#### [What is expected]
Copy all of the data below without altering a single line.

Input: Begin

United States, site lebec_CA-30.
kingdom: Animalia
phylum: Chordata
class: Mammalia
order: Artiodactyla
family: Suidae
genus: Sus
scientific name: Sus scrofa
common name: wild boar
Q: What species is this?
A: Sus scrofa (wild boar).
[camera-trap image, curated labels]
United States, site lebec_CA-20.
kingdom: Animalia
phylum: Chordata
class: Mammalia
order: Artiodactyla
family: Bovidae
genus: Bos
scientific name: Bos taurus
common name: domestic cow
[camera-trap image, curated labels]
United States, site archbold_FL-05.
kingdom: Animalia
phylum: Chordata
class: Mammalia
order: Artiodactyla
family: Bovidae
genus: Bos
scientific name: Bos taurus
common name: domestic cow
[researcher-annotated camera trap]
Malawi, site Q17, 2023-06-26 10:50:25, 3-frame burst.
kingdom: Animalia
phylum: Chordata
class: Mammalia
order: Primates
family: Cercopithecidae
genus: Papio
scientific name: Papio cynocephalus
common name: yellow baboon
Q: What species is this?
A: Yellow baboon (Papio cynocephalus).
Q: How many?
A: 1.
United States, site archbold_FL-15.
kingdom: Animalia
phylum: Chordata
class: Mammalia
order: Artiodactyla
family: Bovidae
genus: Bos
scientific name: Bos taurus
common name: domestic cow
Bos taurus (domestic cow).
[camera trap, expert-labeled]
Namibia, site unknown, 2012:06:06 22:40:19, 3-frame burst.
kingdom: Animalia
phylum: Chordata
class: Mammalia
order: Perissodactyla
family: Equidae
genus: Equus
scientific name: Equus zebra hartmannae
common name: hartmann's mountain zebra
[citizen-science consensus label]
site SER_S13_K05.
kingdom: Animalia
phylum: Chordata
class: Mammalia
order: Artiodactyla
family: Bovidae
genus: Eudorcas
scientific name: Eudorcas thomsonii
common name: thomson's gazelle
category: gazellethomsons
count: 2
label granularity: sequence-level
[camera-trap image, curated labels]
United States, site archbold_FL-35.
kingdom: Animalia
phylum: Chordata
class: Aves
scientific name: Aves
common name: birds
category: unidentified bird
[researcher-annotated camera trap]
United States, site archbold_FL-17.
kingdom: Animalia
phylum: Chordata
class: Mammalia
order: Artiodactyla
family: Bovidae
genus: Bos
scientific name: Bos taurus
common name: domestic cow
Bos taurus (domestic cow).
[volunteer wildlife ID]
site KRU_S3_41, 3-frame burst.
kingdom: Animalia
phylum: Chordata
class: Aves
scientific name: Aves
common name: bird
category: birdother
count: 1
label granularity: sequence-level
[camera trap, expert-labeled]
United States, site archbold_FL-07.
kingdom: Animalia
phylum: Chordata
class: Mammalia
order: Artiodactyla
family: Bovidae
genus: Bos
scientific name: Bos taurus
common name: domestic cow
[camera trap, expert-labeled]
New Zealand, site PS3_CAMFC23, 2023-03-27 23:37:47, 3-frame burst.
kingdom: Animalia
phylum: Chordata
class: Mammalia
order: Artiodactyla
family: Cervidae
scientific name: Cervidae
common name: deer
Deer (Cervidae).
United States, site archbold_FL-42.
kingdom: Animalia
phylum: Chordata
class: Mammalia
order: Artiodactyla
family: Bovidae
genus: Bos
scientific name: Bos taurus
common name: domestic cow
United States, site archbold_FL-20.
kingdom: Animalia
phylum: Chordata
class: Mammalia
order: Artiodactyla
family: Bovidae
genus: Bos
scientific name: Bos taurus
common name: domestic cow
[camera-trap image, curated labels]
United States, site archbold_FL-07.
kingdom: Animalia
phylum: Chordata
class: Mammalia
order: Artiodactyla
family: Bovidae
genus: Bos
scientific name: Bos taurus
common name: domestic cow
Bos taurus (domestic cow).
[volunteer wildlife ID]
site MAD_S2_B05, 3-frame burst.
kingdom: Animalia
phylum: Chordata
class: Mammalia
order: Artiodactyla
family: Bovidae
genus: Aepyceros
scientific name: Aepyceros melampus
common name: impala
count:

Input: End

#### [Reply]
United States, site lebec_CA-30.
kingdom: Animalia
phylum: Chordata
class: Mammalia
order: Artiodactyla
family: Suidae
genus: Sus
scientific name: Sus scrofa
common name: wild boar
Q: What species is this?
A: Sus scrofa (wild boar).
[camera-trap image, curated labels]
United States, site lebec_CA-20.
kingdom: Animalia
phylum: Chordata
class: Mammalia
order: Artiodactyla
family: Bovidae
genus: Bos
scientific name: Bos taurus
common name: domestic cow
[camera-trap image, curated labels]
United States, site archbold_FL-05.
kingdom: Animalia
phylum: Chordata
class: Mammalia
order: Artiodactyla
family: Bovidae
genus: Bos
scientific name: Bos taurus
common name: domestic cow
[researcher-annotated camera trap]
Malawi, site Q17, 2023-06-26 10:50:25, 3-frame burst.
kingdom: Animalia
phylum: Chordata
class: Mammalia
order: Primates
family: Cercopithecidae
genus: Papio
scientific name: Papio cynocephalus
common name: yellow baboon
Q: What species is this?
A: Yellow baboon (Papio cynocephalus).
Q: How many?
A: 1.
United States, site archbold_FL-15.
kingdom: Animalia
phylum: Chordata
class: Mammalia
order: Artiodactyla
family: Bovidae
genus: Bos
scientific name: Bos taurus
common name: domestic cow
Bos taurus (domestic cow).
[camera trap, expert-labeled]
Namibia, site unknown, 2012:06:06 22:40:19, 3-frame burst.
kingdom: Animalia
phylum: Chordata
class: Mammalia
order: Perissodactyla
family: Equidae
genus: Equus
scientific name: Equus zebra hartmannae
common name: hartmann's mountain zebra
[citizen-science consensus label]
site SER_S13_K05.
kingdom: Animalia
phylum: Chordata
class: Mammalia
order: Artiodactyla
family: Bovidae
genus: Eudorcas
scientific name: Eudorcas thomsonii
common name: thomson's gazelle
category: gazellethomsons
count: 2
label granularity: sequence-level
[camera-trap image, curated labels]
United States, site archbold_FL-35.
kingdom: Animalia
phylum: Chordata
class: Aves
scientific name: Aves
common name: birds
category: unidentified bird
[researcher-annotated camera trap]
United States, site archbold_FL-17.
kingdom: Animalia
phylum: Chordata
class: Mammalia
order: Artiodactyla
family: Bovidae
genus: Bos
scientific name: Bos taurus
common name: domestic cow
Bos taurus (domestic cow).
[volunteer wildlife ID]
site KRU_S3_41, 3-frame burst.
kingdom: Animalia
phylum: Chordata
class: Aves
scientific name: Aves
common name: bird
category: birdother
count: 1
label granularity: sequence-level
[camera trap, expert-labeled]
United States, site archbold_FL-07.
kingdom: Animalia
phylum: Chordata
class: Mammalia
order: Artiodactyla
family: Bovidae
genus: Bos
scientific name: Bos taurus
common name: domestic cow
[camera trap, expert-labeled]
New Zealand, site PS3_CAMFC23, 2023-03-27 23:37:47, 3-frame burst.
kingdom: Animalia
phylum: Chordata
class: Mammalia
order: Artiodactyla
family: Cervidae
scientific name: Cervidae
common name: deer
Deer (Cervidae).
United States, site archbold_FL-42.
kingdom: Animalia
phylum: Chordata
class: Mammalia
order: Artiodactyla
family: Bovidae
genus: Bos
scientific name: Bos taurus
common name: domestic cow
United States, site archbold_FL-20.
kingdom: Animalia
phylum: Chordata
class: Mammalia
order: Artiodactyla
family: Bovidae
genus: Bos
scientific name: Bos taurus
common name: domestic cow
[camera-trap image, curated labels]
United States, site archbold_FL-07.
kingdom: Animalia
phylum: Chordata
class: Mammalia
order: Artiodactyla
family: Bovidae
genus: Bos
scientific name: Bos taurus
common name: domestic cow
Bos taurus (domestic cow).
[volunteer wildlife ID]
site MAD_S2_B05, 3-frame burst.
kingdom: Animalia
phylum: Chordata
class: Mammalia
order: Artiodactyla
family: Bovidae
genus: Aepyceros
scientific name: Aepyceros melampus
common name: impala
count:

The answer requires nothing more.